§ **What to produce**
Carry on the discussion thread below about what makes an internship worthwhile, starting after its last sentence.

§ **Document section**
If you were (or are) an Intern, what would you want from your internship? If you're responsible for an Intern, what measures have you taken to make the internship a really valuable one - both for the company and the Intern?

+7  A: 

I would say something they don't teach you in school. So source control management, build management, deployment management and in the end wrapping it all up nicely in to a continuous integration system.

NotMyself
+6  A: 

As an intern my self, if you gave me mundane tasks like that, I would quit. I can understand not letting an intern handle mission-critical software (at least without extra checks before anything goes live), but I expect meaningful work and mentoring from an experienced coworker when I get stuck.

Perhaps you need some in-house tools, so finding and integrating off-the-shelf products and creating new utilities would be a good task. Things like NotMyself suggested would also be good.

However, it all depends on their level of experience and level of education. Give them something that will help them back at school (skills they can't or don't learn in the classroom) but still in their field of study.

Just as an aside, if an internship is required by a university, it often HAS to be mostly or all work in the field of study. My university, the Rochester Institute of Technology, requires that CS and SE majors do 1 year of internships in the field of study and we are expected to perform the same tasks that would be given to a graduate of the program. They offer two documents (both PDF) that help employers with their interns - Co-Op Tips and Excellence Expected.

Thomas Owens
+29  A: 

I really liked Joel's idea from Project Aardvark to give them a complete project that they can complete. It gives the interns something they can actually put on their resume and be proud of.

I'm sure you can find some small project that you can give them that actually produces something that is shippable. Even if it's some in house tool, that may be able to open sourced that does something useful.

Chris Bartow
+1  A: 

I believe testing is a good task for an intern as well. I believe that all too often it is overlooked.

Dustin
+20  A: 

Good interns deserve good projects. As someone who has both been (many times) an intern and hosted one (so far), I've seen that independence and respect for the intern can make a huge difference in productivity and original results.

More concretely: I suggest to keep a list of projects you'd like to do if you suddenly had a little extra time - the stuff you might daydream about, that is a cool combination of fun, productive, and interesting. Exactly the kind of thing you wish your boss would let you do :) When these are meaningful contributions to your work, they can be the best intern projects.

It's also a good idea to discuss with your intern about possible projects. They have weaknesses and strengths, and if well-chosen, a lot of their own creative vision. Maybe your daydreamed project list is just a catalyst for what they'll really do. If you give them some freedom, it's more likely their project will align with their strengths, and that they'll be very well motivated to follow through.

Tyler
+3  A: 

mentoring is important imho, i can still remember how horrible my internship was as I was completely on my own and there was almost like no one to guide me... then you would probably want to expose your interns to source code management and team collaboration.

Jeffrey04
+9  A: 

Definitely avoid giving interns mundane jobs. That's a great way to make sure that they never come back to your company.

§ **Data listing**
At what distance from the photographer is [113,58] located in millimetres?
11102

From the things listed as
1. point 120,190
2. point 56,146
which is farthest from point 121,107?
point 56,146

§ **Task output**
I've interned with the same company for the last two summers, and have had a great time. I plan to apply for full-time work as soon as I finish grad school. The reason was that they treated me like part of the team. I worked on the same projects that the other engineers worked on. I gave status reports at meetings like everyone else. Perhaps they didn't expect as much out of me as someone who had been in industry for years, but they let me experience what it was really like to work there. Just be prepared to spend a little extra time in code reviews and explaining how things are set up.

Jay Conrod
+2  A: 

My company threw me in at the deep end. I'm still there, I've learned so much in 2 years and I'm so glad they put pressure on me. I was sent to work on site alone for 6 weeks as a consultant to insert 1x1 pixel advertising dynamically on a commercial ASP.NET website. I had 8 months experience at this point and was fairly clueless, it was horrible at the time. However, I now have a good idea of how to deal with office politics and my communication skills and confidence are vastly improved. Throughout the year I made a few mistakes (like debugging a procedure on production :-D) but I haven't made the same ones since.

So I guess the way to get the most out of your intern is to get them working on something important fairly soon - they'll respect you for it. I think you'll be suprised how quickly they'll come along.

Saying that though you will still have to mentor them heavily and get practices like source control, unit testing and code review straight into their mindset. They're unlikely to have learned this.

Give an intern a chance to impress you, if people know they're doing bs work then they're not going to put the effort in...

Rob Stevenson-Leggett
+1  A: 

unit testing and writing code comments is always nice for interns. they see lots of foreign code and learn how to test and comment code as well

I hope you don't mean that's *all* they'd be doing. That's exactly the sort of mundane work that would put me off working for a company (if that was my entire job for a summer/year). However, doing that as part of a larger development project is obviously fine.
alastairs
+4  A: 

From an intern's perspective, try to rotate the interns through different positions.(kind of like Joel's management training program) When I was a intern for 16 months, I went through several different positions, such as developer, QA, system/network admin and system/business analyst, which involves lots of documentation and meeting the clients.

I was working as a developer mainly, but I benefited a lot from the system admin role and system/business analyst role.

From the system/network admin, I learned a lot of troubleshooting and problem solving techniques that you couldn't learn in a developer's role. On the other hand, the system/business analyst role taught me the skills of communicating effectively and how to negotiate with clients on budget and time line.

Therefore, I would definitely recommend giving the interns more than one role during the internship.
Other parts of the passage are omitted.